Я пришла в себя на длинной скамье у серой каменной стены двора. Стена была шершавой и холодной, на ней сгустились капельки вечерней влаги из нагретого воздуха. Я смотрела в небо — прямо над головой еще светлое, по краям купола, ближе к земле, уже темно-синее, почти черное. Остро мерцали редкие мелкие звезды.

— Анна, милая, как ты нас напугала, — это был голос Мэй. Джулия вытирала мне лоб. Ричард стоял у скамьи на коленях. Он держал ингалятор. Пахло сеном, лошадьми, но сильнее всего — аптекой.

— Что это было? — я поняла, что обращаюсь именно к Ричарду. И поняла, почему.

— Приступ удушья. У вас аллергия?

— Боже, Анна, ты ведь могла совсем задохнуться! — Мэй разумно отошла и только потом закурила. К ней присоединилась Джулия. Я села на скамье и прислонилась к шероховатой стене. Серый камень холодил спину. Лицо горело.

— Ты в состоянии встать, Анна? Ричард, пошли кого-нибудь, пусть принесут лекарство. Теперь она сможет проглотить таблетку. Джулия, мы поедем. Нужно поскорей увезти Анну подальше от лошадей. И от сена.

— Мы еще увидимся, Анна, дорогая, — голос Джулии был низким, хрипловатым и таким теплым. — До встречи! Возьмите с собой в Шотландию что-нибудь от аллергии.

— Все это из-за меня, — сказал Ричард. Он вел машину по лабиринту узких дорог в стенах зеленой изгороди. Правда, сейчас она была не зеленой, а черной. Темно было — хоть глаз выколи, только желтые круги света от фар плясали впереди. — Из-за этого разговора. Так бывает — приступ удушья может быть вызван сильным волнением. — Я не оглядывалась, но мне показалось, что Мэй сосредоточенно слушает.
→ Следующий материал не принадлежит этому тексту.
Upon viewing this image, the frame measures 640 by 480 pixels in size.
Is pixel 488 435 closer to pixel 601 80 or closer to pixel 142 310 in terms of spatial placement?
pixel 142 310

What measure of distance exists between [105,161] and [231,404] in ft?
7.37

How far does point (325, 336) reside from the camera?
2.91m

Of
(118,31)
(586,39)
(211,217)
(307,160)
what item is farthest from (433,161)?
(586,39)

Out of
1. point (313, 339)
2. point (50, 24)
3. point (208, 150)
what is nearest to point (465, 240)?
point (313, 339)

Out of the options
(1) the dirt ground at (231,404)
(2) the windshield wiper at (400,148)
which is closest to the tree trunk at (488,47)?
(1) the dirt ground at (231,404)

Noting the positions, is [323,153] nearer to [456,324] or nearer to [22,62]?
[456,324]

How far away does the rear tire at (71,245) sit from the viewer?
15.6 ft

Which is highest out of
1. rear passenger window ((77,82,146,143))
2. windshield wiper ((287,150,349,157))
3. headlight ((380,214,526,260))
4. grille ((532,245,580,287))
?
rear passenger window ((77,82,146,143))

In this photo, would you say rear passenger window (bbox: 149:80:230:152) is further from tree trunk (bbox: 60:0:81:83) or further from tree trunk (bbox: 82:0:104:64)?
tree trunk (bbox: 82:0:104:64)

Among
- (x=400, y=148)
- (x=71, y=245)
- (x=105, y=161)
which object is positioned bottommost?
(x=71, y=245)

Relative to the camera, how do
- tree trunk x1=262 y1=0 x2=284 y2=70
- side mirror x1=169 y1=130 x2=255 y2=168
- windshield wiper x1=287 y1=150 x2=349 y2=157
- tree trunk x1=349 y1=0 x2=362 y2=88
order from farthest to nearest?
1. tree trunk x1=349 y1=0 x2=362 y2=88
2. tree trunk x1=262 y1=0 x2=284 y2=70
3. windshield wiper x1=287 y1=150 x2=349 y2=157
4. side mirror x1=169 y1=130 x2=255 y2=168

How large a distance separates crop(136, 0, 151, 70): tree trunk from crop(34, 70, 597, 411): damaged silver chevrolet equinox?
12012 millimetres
— Ричард, — спросила я в полусне от лекарств и от мягкого покачивания автомобиля, когда мы уже въезжали в ворота Стрэдхолла, — откуда вы все знаете? Вы так говорили со мной там, во дворе… Как профессиональный психотерапевт. И то, я думаю, не всякий. И вы знаете про аллергию. Так откуда?

— Это армейская подготовка, Анна. Так у нас готовят офицеров. Чтобы командовать людьми, нужно их понимать. А уж медицина — ну, это само собой. Я одного только не могу объяснить.

— Вы? И не можете?

— Не нужно надо мной смеяться. У вас сейчас потребность себя защитить, и это естественно. Я не обижаюсь.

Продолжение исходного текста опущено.